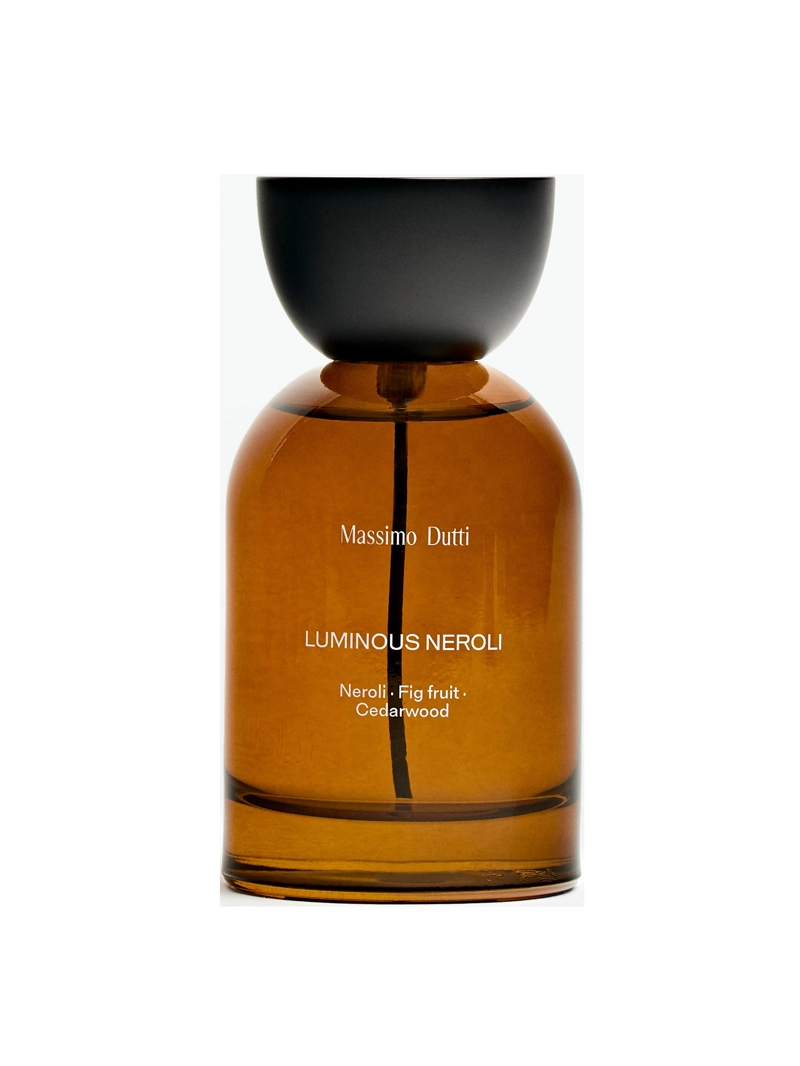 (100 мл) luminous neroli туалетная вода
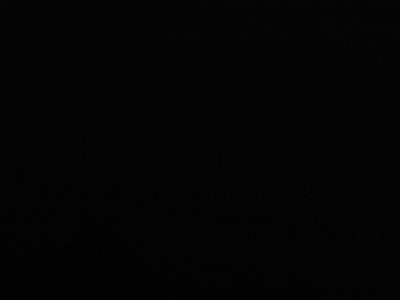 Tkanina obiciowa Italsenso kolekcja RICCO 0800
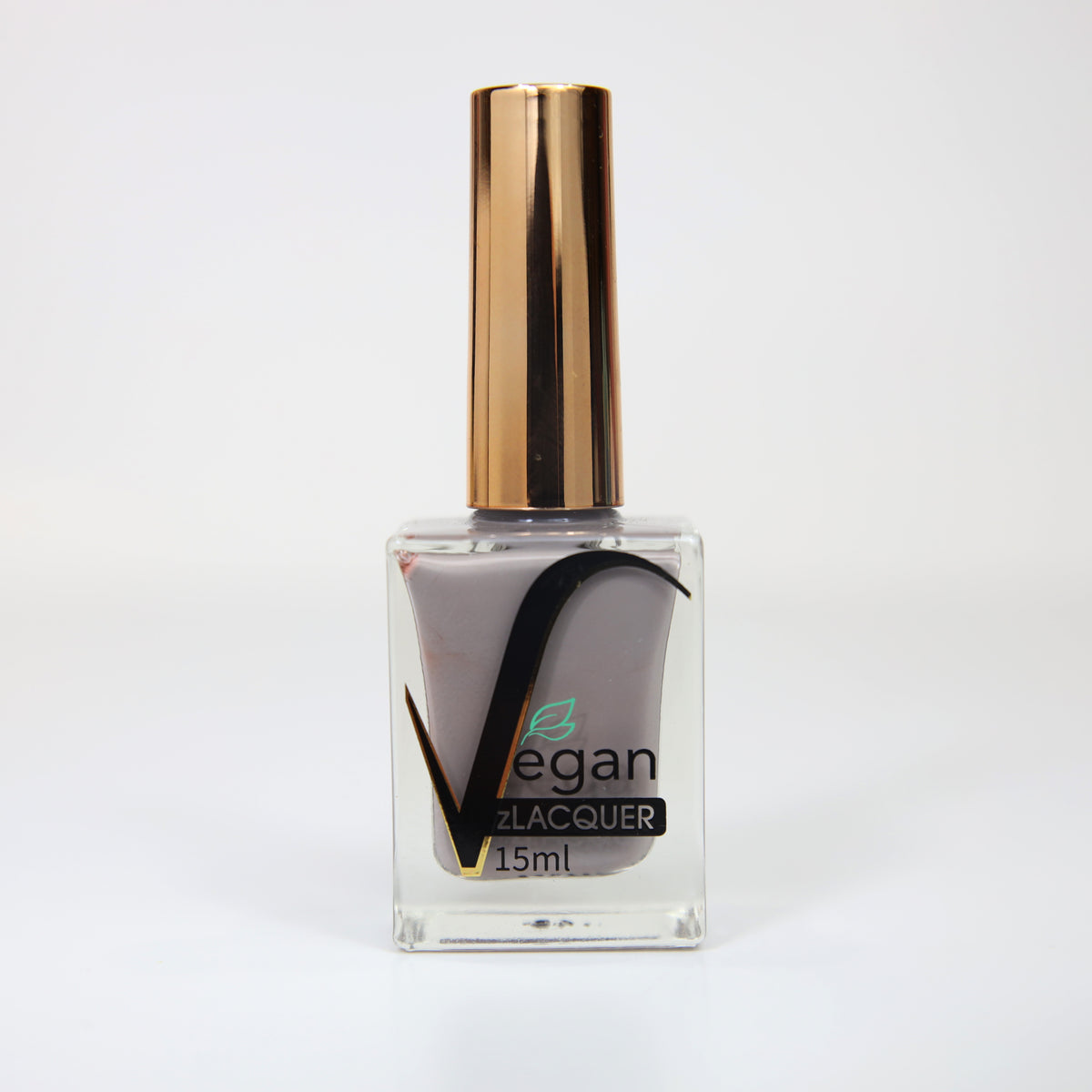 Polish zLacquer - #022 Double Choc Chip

REQUIREMENT:
When copying the material, leave every image behind and keep each line verbatim.

OUTPUT FOR THIS TASK:
 (100 мл) luminous neroli туалетная вода
 Tkanina obiciowa Italsenso kolekcja RICCO 0800
 Polish zLacquer - #022 Double Choc Chip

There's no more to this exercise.